Die Möglichkeit, innerhalb des Betriebs oder im Rahmen des Arbeitsverhältnisses Fortbildungen, Weiterbildungen oder Seminare zu besuchen, halten gut 4 Prozent der Befragten für einen Leistungsanreiz. Denn Fort- und Weiterbildungen oder berufsbegleitende Seminare bringen nicht nur neue Perspektiven für den Berufsweg mit sich. Wer seine Bildung verbessert, hat auch mehr Chancen auf einen Aufstieg innerhalb des Unternehmens, der zumeist mit einer höheren Vergütung einhergeht.
Für sich alleine arbeiten und den Arbeitsplatz unabhängig von den Kollegen gestalten zu können, ist für weitere knapp 4 Prozent der Befragten leistungsmotivierend. Der eigene Büroraum gilt demnach für viele Arbeitnehmer als attraktives Merkmal in der Arbeit, das eine verbesserte Leistung mit sich bringt. Im eigenen Büroraum ist man nicht nur vor Ablenkung sicher. Auch die freie Ausgestaltung des Arbeitsplatzes und das Gefühl von Eigenverantwortung stärkt die Motivation für den Arbeitseinsatz.
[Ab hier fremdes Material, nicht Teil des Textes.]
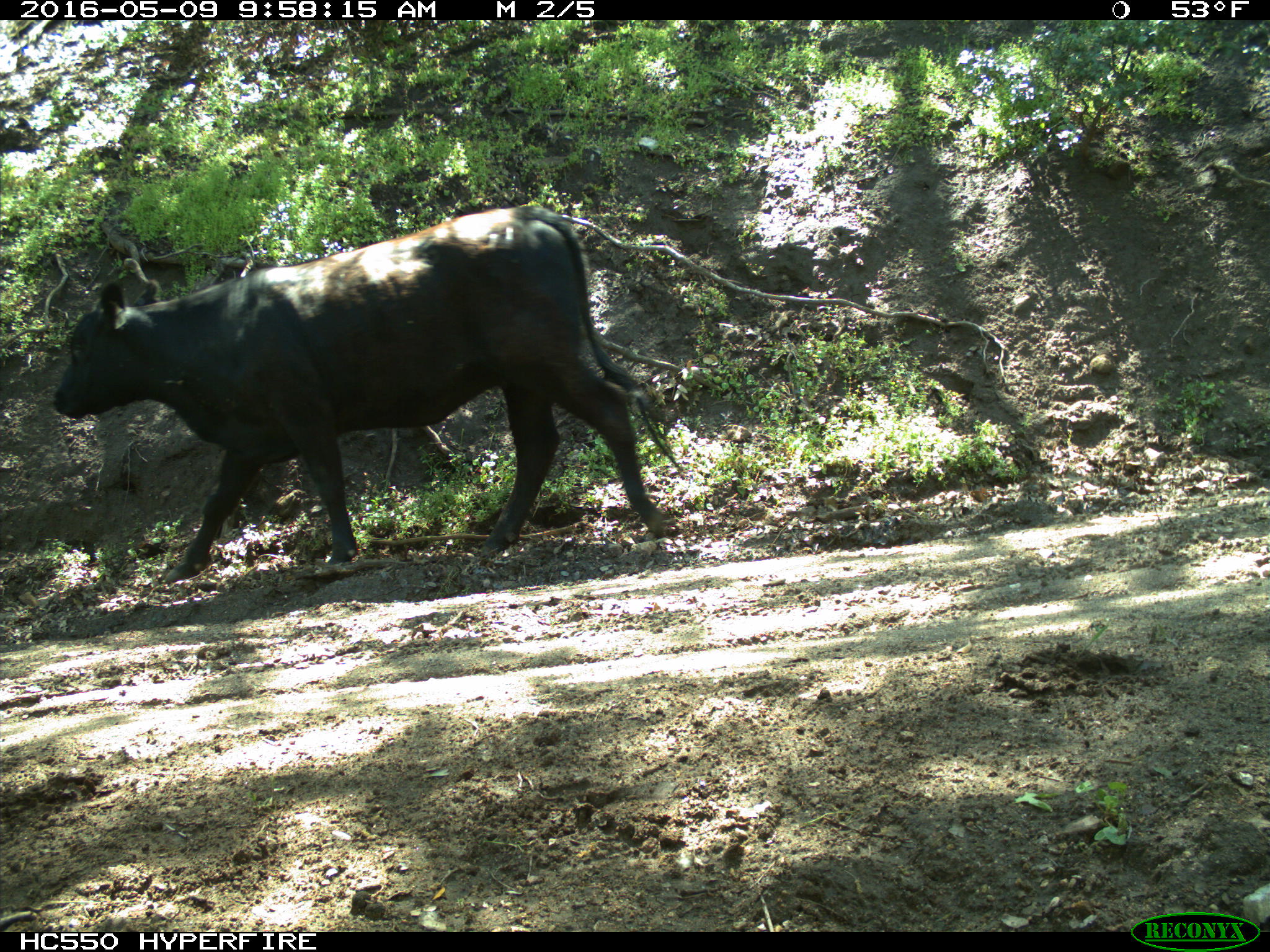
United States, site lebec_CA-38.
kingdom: Animalia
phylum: Chordata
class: Mammalia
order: Artiodactyla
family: Bovidae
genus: Bos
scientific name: Bos taurus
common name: domestic cow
Unternehmen, die ihren Mitarbeitern ein eigenes Smartphone, ein Laptop oder ein Tablet für den Job überlassen, finden 3 Prozent an Zustimmung durch die Befragten. Die technischen Geräte gehören mittlerweile zur Grundausstattung jedes Arbeitnehmers. Stellt die Firma die Geräte bereit, dann bindet sie ihre Mitarbeiter an das Unternehmen. Drei Prozent der Umfrageteilnehmer erachten die bereitgestellte technische Ausrüstung als motivierend für die Zusammenarbeit.
Die Umfrage ergab, dass Männer auf andere Leistungsanreize reagieren als Frauen. Beide haben unterschiedliche Vorlieben und legen auf andere Anreize wert. So zeigen Männer insbesondere Interesse daran, sich an einem Unternehmen zu beteiligen. Die Unternehmensbeteiligung ist für 15 Prozent der Männer, aber nur für 8 Prozent der Frauen attraktiv. Dahingegen ist die eigenverantwortliche Arbeitsplanung besonders für Frauen wichtig. 32 Prozent der weiblichen Befragten nannten die Eigenverantwortung in der Planung ihrer Arbeit als Anreiz für mehr Leistung. Die Planungsfreiheit ist hingegen nur für 15 Prozent der Männer wichtig. Darin zeigt sich, dass die Interessen von Männern und Frauen in der Arbeitswelt grundlegend verschieden angelegt sind und dass sie auf sehr unterschiedliche Leistungsanreize reagieren.
Unternehmen sollten nicht nur daran interessiert sein, von ihren Mitarbeitern die optimale Leistung zu erhalten. Auch der Verbleib von guten Mitarbeitern im Betrieb stellt eine wichtige Komponente in der Personalplanung und in der Arbeitsgestaltung. Daher ist es für Unternehmen sehr wichtig, für ihre Mitarbeiter die passenden Leistungsanreize zu setzen, um eine wirkungsvolle und langfristige Zusammenarbeit zu gewährleisten. Dabei gilt es, auf individuelle Vorlieben von Mitarbeitern zu achten. Denn Leistungsanreize für Mitarbeiter, die nicht angenommen werden, verfehlen ihre Wirkung und frustrieren beide Seiten.
Unternehmen sollten daher ihre Leistungsanreize nach ihren Mitarbeitern möglichst individuell ausrichten und bedenken, dass junge Mitarbeiter auf andere Anreize reagieren als langjährige Betriebsangehörige oder ältere Mitarbeiter. Auch Männer und Frauen benötigen unterschiedliche Motivationen, um für ihre Leistung motiviert zu sein. Zudem gilt es die private und familiäre Situation zu berücksichtigen, um zum Beispiel auf die Familienplanung oder die Pflege von Angehörigen einzugehen. Unternehmen, die den Kontakt zu ihren Mitarbeitern pflegen, können individuelle Leistungsanreize setzen, die für beide Seiten einen zufrieden stellenden Gewinn erbringen.